_Text under study_
>>
Another question which is still sub judice is the necessity for and the frequency with which vaginal douches should be taken; all physicians are agreed that a vaginal douche taken immediately after the menstrual period is beneficial, as it removes all the debris of the flow, which is sometimes very irritating.
Exercise.— A moderate amount of exercise should be taken every day; this is needed now quite as much as at any other time, and only good can result from it. And no harm comes of a woman going out in the rain or in cold weather; as has been shown, the menstrual process is going on for a large part of the time, and the flow is only the external appearance, but during the time of the flow the woman must be unusually careful not to get her feet wet or to sit down with damp clothing on. Violent exercise of all kinds is to be prohibited at this time, as dancing, rides on the bicycle, gymnastics, and walks of over three miles. The reason for this is very obvious; the uterus has now reached the height of its turgescence, and is heavier than at any other time, hence the danger that displacements or a very profuse flow would be caused by any kind of violent exercise.
Treatment.— If the woman has been so unfortunate as to get caught out in a heavy rain so that her clothes have been wet through, or if in the cold weather she should come into the house thoroughly chilled, the best thing to do is to take off her wet things as quickly as possible, be well rubbed down with hot, rough towels, drink a cup of hot tea, go to bed at once and place a hot-water bag over the abdomen. She should remain in bed until the next morning, to the end that the circulation may regain its equilibrium as quickly as possible by the immediate relief of the pelvic congestion. If this exposure should have caused the sudden cessation of the flow, a hot mustard foot-bath should be taken. One tablespoonful of mustard is used to a gallon of water as hot as can be borne; the pail should be made as full as can be without running over, and a blanket wrapped around the pail and woman, so as to cause a profuse perspiration; this should be kept up for ten minutes; if the water cools off, hot water may be added.
<<
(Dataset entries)
>>
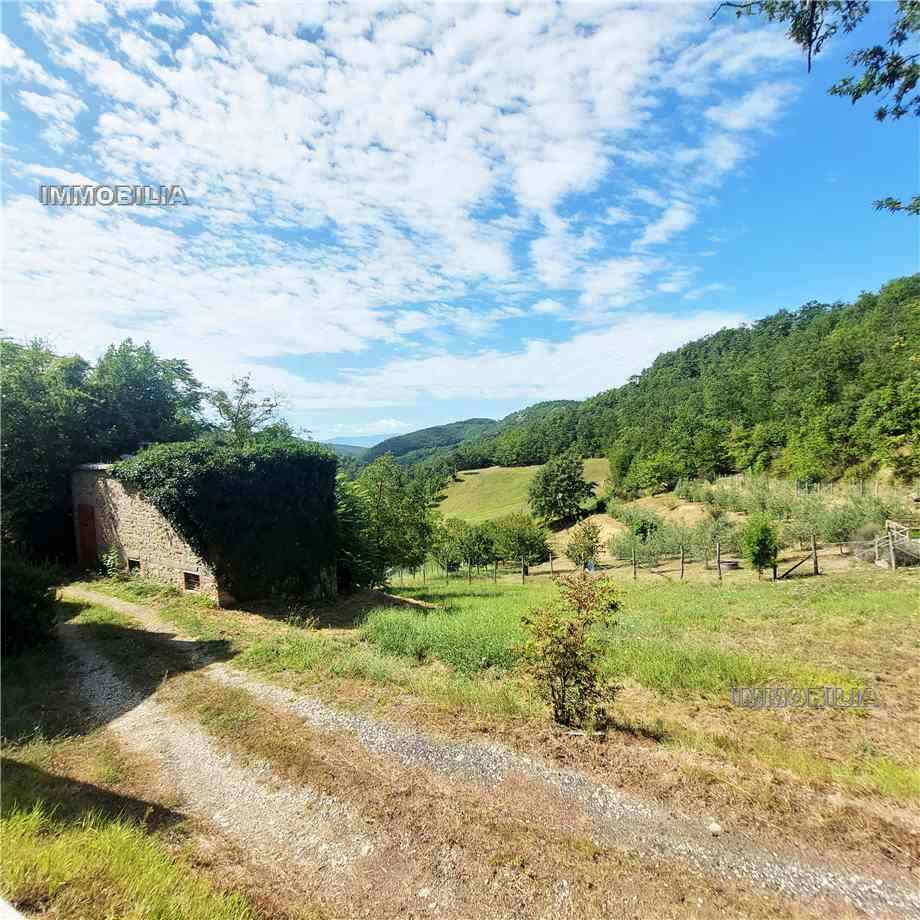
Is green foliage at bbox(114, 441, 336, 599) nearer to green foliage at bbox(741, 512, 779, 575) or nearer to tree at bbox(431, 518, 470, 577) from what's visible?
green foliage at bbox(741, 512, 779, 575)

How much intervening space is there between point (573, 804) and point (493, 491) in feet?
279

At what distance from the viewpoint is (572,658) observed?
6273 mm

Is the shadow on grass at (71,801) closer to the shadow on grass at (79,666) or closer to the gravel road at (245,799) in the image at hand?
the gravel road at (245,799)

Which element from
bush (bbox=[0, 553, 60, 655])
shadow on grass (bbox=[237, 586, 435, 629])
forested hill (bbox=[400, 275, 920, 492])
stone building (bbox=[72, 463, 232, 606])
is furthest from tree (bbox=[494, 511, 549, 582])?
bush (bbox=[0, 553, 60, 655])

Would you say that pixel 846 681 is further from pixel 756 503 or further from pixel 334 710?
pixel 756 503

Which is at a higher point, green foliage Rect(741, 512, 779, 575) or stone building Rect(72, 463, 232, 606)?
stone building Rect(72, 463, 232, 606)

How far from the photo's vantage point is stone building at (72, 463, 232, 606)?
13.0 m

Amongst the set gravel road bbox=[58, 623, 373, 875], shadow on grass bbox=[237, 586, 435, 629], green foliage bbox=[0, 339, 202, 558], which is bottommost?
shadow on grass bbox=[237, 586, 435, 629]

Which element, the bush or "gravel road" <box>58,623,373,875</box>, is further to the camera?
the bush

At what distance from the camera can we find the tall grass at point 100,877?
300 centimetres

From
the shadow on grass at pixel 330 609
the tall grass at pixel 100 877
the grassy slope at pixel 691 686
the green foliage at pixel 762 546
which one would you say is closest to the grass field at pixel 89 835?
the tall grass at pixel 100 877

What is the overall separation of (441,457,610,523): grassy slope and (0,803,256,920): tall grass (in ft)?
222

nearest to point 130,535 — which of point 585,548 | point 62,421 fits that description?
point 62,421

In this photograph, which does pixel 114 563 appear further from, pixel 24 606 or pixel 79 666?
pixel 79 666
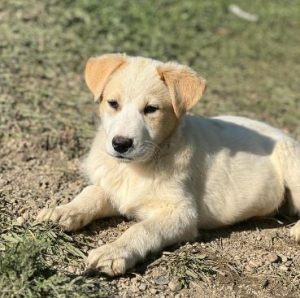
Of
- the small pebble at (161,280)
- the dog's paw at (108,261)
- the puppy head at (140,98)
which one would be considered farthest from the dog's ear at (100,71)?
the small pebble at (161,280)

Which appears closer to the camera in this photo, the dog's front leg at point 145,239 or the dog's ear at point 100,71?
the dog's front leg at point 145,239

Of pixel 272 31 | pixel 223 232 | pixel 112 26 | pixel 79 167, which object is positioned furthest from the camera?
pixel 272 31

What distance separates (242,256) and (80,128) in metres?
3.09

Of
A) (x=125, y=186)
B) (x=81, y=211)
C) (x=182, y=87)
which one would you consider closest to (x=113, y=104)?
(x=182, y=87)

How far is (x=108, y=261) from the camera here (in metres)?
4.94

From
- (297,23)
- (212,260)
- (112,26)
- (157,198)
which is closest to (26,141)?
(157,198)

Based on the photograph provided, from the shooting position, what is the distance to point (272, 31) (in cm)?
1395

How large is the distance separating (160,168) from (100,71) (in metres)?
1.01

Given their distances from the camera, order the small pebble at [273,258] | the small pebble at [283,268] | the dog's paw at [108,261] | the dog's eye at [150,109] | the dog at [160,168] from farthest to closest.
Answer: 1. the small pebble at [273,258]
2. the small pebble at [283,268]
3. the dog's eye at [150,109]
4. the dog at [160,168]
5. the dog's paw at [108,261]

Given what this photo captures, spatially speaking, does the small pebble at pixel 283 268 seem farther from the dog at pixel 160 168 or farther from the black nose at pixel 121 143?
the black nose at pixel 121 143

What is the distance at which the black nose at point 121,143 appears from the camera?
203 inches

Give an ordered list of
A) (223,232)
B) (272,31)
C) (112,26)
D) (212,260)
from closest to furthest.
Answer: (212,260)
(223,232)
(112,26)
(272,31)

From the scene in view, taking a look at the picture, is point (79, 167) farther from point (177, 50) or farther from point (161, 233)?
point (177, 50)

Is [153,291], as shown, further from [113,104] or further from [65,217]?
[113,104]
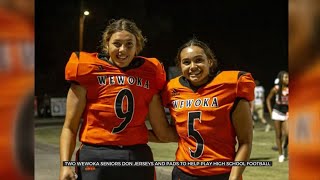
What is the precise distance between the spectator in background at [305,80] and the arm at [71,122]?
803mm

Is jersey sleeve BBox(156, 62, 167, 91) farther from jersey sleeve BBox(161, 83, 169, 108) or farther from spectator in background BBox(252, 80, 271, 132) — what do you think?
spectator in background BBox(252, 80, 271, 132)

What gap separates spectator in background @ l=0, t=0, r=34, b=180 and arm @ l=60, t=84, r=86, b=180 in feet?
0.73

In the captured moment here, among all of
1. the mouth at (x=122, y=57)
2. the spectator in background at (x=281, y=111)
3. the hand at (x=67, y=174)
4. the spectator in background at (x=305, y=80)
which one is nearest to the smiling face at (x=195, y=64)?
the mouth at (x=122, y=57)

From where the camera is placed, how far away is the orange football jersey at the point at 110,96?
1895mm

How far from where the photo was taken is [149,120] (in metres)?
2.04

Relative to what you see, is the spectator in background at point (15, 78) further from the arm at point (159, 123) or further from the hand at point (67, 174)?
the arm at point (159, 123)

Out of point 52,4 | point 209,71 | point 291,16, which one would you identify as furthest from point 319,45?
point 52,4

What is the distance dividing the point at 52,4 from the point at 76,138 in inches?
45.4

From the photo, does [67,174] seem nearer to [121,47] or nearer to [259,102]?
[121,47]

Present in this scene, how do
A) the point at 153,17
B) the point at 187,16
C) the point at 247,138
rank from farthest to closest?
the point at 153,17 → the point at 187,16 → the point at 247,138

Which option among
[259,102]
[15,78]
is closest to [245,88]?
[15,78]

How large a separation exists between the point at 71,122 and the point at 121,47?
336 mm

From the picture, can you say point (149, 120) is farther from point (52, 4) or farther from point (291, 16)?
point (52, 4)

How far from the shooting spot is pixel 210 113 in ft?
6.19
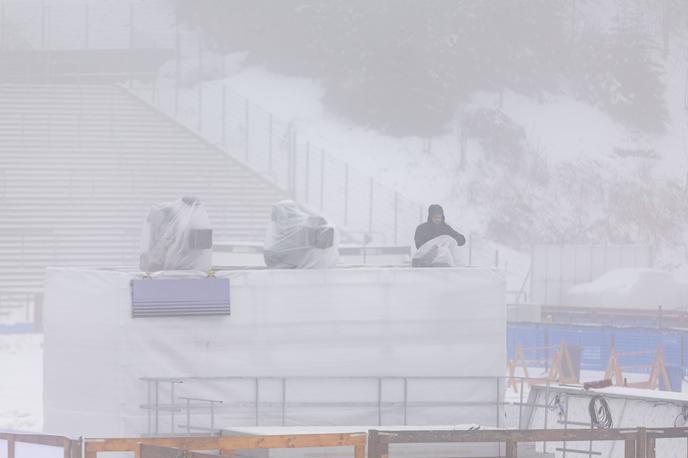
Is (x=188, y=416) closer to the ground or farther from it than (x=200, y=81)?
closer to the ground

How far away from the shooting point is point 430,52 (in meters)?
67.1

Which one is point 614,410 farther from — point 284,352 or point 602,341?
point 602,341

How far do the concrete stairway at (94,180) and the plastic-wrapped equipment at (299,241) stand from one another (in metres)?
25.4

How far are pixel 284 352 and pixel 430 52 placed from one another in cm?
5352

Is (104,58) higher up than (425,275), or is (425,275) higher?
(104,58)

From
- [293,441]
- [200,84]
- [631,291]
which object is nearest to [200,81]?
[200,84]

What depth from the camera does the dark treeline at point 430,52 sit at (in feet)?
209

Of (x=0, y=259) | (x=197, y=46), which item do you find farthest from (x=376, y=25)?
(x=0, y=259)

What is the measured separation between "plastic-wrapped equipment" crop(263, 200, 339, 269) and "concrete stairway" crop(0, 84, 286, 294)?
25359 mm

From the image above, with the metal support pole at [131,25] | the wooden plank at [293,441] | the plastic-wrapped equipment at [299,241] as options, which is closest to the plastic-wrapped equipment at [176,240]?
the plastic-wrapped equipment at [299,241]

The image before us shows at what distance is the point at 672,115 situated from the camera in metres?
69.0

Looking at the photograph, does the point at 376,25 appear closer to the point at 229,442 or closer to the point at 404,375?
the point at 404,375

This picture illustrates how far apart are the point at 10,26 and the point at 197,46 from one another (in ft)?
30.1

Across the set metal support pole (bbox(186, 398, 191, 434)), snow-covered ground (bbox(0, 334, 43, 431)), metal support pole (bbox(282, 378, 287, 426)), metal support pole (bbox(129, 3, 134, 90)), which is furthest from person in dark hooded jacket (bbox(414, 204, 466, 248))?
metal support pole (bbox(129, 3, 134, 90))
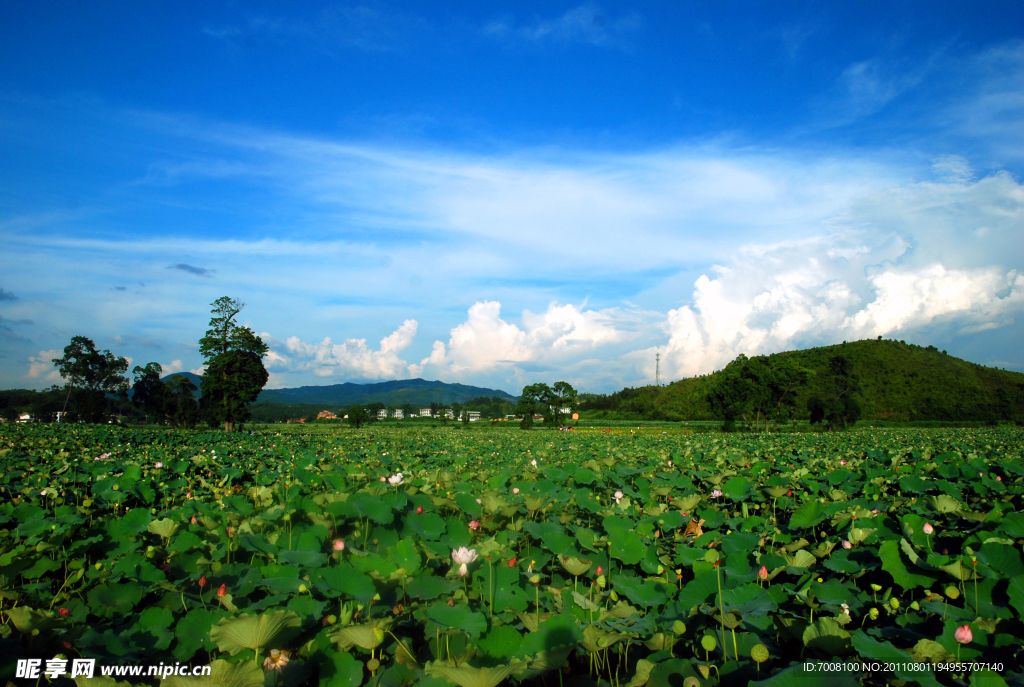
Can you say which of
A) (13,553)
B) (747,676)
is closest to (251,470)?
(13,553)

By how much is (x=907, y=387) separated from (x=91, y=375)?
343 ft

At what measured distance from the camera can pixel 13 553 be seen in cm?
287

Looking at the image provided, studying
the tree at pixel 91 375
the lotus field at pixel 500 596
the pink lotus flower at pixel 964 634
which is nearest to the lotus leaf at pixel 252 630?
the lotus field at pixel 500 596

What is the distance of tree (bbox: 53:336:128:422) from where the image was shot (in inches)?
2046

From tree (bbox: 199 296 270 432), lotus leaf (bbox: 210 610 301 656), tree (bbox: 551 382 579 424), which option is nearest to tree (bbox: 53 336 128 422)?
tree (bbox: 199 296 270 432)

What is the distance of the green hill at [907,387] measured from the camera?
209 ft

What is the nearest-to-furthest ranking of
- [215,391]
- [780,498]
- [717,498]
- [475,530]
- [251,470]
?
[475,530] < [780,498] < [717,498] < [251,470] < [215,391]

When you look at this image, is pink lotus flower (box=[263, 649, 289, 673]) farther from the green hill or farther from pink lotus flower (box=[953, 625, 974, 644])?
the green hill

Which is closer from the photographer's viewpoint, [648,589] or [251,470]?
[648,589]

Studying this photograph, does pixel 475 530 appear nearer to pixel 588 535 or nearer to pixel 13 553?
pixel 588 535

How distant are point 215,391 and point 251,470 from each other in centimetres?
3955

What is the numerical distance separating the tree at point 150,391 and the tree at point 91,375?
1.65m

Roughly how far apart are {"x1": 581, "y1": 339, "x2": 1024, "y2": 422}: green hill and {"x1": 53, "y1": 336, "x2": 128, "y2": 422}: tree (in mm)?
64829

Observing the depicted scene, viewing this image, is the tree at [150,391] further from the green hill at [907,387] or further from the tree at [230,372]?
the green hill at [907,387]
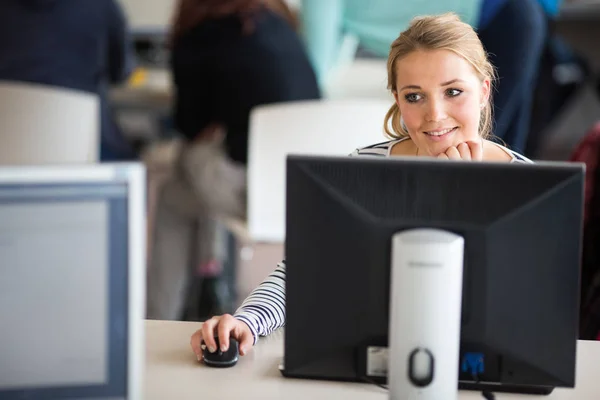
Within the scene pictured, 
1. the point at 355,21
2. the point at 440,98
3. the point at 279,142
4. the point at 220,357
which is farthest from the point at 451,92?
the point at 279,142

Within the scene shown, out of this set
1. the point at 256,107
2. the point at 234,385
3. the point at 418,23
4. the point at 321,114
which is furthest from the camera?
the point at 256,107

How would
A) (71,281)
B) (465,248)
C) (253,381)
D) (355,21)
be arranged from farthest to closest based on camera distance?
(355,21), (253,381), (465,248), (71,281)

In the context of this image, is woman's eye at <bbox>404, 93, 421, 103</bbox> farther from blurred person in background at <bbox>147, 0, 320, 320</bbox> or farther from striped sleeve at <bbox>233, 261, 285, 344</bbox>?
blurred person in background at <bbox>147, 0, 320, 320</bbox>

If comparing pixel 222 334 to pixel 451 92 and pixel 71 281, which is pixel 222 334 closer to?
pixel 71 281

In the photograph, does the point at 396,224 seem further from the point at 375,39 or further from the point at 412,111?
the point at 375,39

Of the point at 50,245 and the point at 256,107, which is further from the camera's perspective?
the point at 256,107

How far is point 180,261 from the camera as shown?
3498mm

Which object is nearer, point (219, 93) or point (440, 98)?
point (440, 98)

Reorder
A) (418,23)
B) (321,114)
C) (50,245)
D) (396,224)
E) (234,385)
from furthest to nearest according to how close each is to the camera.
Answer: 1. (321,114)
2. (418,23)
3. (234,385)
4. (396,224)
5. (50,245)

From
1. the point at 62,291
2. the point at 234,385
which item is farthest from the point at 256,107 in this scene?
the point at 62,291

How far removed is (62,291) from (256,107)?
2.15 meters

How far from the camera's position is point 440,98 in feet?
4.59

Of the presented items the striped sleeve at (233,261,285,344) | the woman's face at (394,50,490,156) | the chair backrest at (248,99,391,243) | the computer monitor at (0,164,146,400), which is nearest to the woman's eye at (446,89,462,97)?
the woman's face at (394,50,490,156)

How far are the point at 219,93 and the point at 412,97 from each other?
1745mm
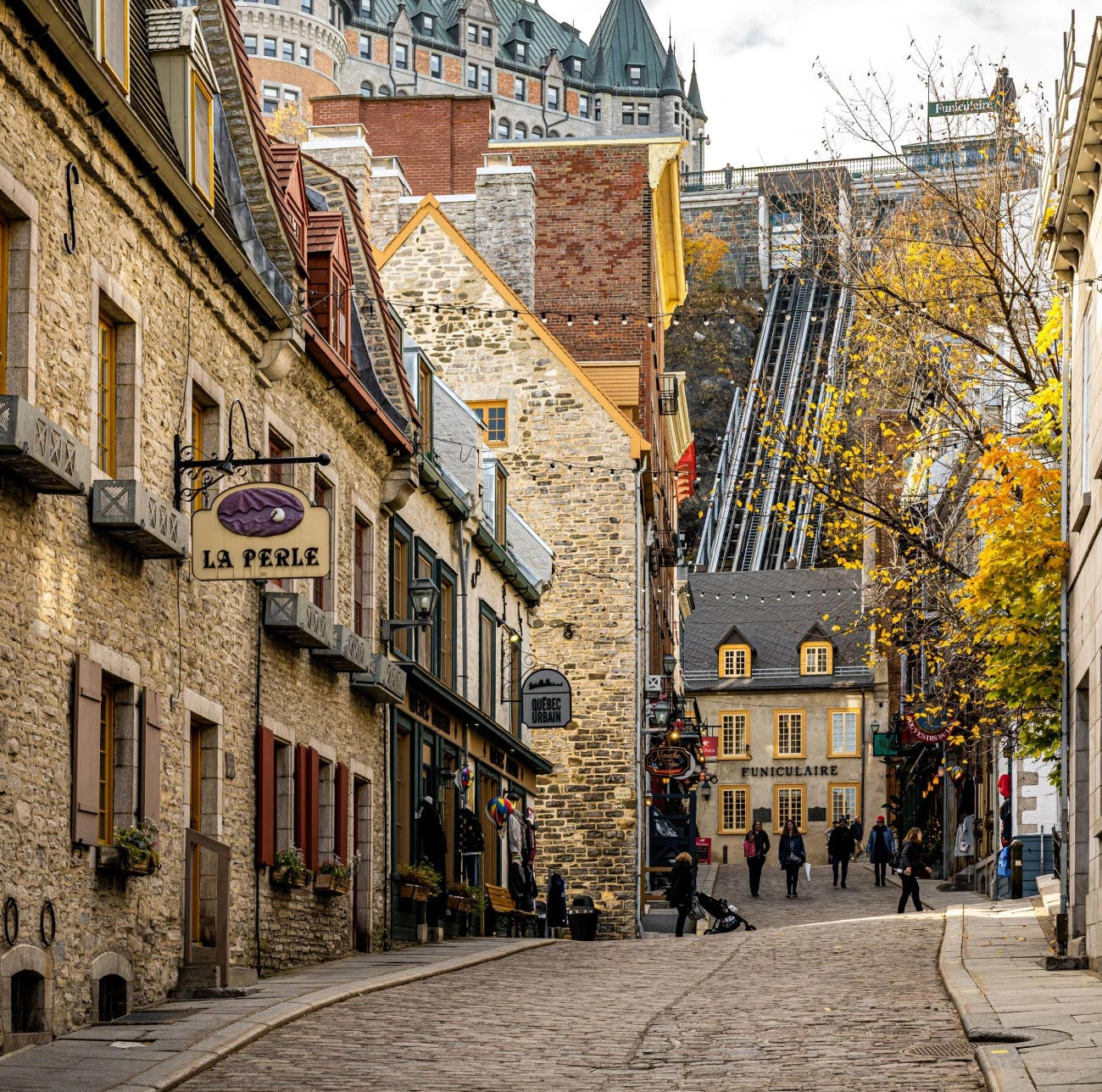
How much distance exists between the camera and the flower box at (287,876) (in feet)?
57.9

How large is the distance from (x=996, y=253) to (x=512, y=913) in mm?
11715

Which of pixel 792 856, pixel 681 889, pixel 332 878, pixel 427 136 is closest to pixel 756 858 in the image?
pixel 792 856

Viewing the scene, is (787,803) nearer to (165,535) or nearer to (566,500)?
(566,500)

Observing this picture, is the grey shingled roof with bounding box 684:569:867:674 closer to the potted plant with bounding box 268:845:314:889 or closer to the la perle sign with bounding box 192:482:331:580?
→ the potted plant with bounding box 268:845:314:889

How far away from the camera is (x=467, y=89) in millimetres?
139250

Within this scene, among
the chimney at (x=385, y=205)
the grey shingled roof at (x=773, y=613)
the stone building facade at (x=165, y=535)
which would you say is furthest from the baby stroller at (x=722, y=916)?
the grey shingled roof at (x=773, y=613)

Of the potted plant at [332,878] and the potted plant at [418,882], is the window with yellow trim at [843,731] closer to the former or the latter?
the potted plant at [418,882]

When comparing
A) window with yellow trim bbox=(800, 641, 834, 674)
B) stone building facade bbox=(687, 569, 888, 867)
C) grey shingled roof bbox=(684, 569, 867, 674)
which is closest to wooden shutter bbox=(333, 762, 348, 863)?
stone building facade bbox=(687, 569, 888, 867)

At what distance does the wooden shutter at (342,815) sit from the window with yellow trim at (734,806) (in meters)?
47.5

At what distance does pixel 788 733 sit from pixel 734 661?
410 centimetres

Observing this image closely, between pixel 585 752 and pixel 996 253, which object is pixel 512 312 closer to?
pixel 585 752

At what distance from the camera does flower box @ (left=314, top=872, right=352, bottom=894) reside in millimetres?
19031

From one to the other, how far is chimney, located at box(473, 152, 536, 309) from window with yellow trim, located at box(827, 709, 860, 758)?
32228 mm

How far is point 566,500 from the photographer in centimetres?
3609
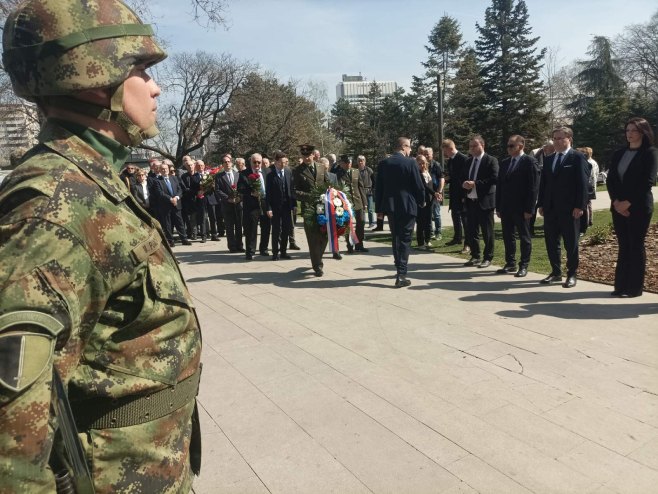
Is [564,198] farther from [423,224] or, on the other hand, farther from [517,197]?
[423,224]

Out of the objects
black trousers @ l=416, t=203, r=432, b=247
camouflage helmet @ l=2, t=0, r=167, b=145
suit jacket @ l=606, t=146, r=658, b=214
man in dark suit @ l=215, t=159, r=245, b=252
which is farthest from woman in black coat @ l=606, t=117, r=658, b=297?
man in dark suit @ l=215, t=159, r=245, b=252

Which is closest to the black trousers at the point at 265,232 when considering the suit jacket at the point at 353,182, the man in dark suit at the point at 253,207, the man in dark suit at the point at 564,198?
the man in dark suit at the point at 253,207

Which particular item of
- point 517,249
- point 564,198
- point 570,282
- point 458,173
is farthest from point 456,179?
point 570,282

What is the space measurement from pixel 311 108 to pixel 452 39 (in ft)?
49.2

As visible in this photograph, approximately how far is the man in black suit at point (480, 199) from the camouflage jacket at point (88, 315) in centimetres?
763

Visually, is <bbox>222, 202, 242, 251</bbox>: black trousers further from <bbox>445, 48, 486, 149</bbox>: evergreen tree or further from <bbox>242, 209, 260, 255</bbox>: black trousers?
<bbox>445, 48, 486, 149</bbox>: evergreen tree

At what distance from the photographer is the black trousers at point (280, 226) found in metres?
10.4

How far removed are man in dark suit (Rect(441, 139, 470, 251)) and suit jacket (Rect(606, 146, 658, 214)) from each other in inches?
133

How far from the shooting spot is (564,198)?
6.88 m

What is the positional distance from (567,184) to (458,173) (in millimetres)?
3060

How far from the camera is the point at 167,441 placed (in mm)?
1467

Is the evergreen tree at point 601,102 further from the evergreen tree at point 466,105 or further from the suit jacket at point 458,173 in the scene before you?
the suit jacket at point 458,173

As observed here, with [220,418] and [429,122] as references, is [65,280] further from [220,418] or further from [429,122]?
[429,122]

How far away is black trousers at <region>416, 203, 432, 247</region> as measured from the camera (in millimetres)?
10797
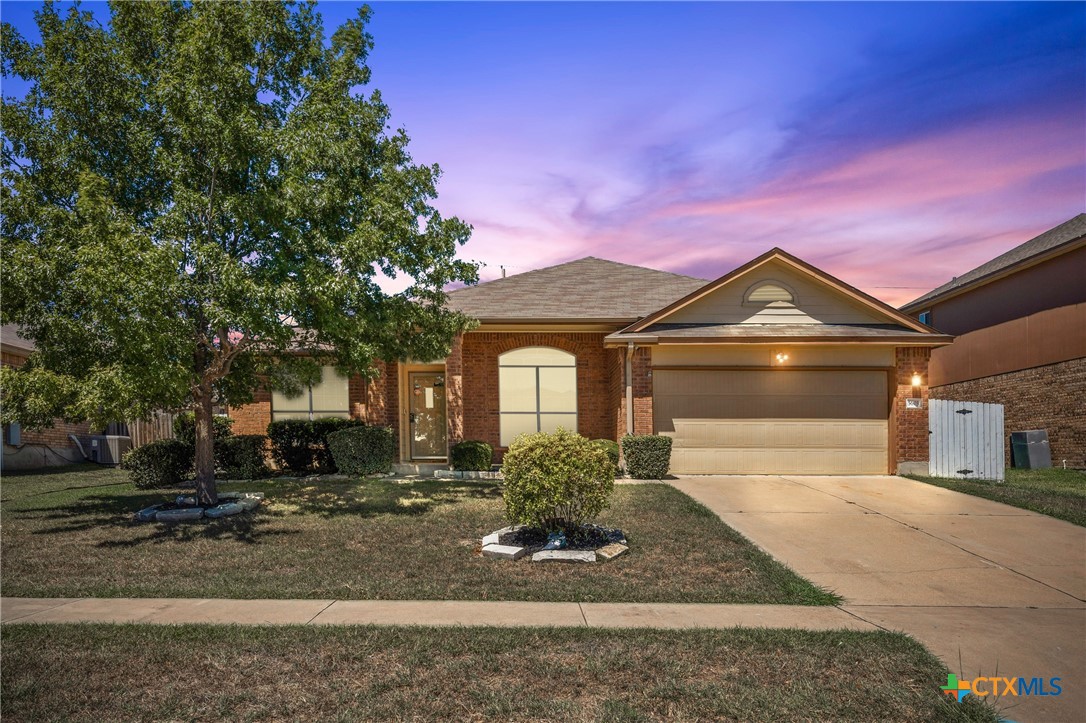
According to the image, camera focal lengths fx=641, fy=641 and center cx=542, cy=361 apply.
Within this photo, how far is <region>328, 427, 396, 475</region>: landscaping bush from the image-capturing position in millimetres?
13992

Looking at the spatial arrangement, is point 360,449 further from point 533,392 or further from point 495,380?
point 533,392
<<
_To do_
Extract, word for word, the part of the menstrual care text above that opens with the words containing "Another question which" and closes with "sometimes very irritating.".

_Result of the exercise_
Another question which is still sub judice is the necessity for and the frequency with which vaginal douches should be taken; all physicians are agreed that a vaginal douche taken immediately after the menstrual period is beneficial, as it removes all the debris of the flow, which is sometimes very irritating.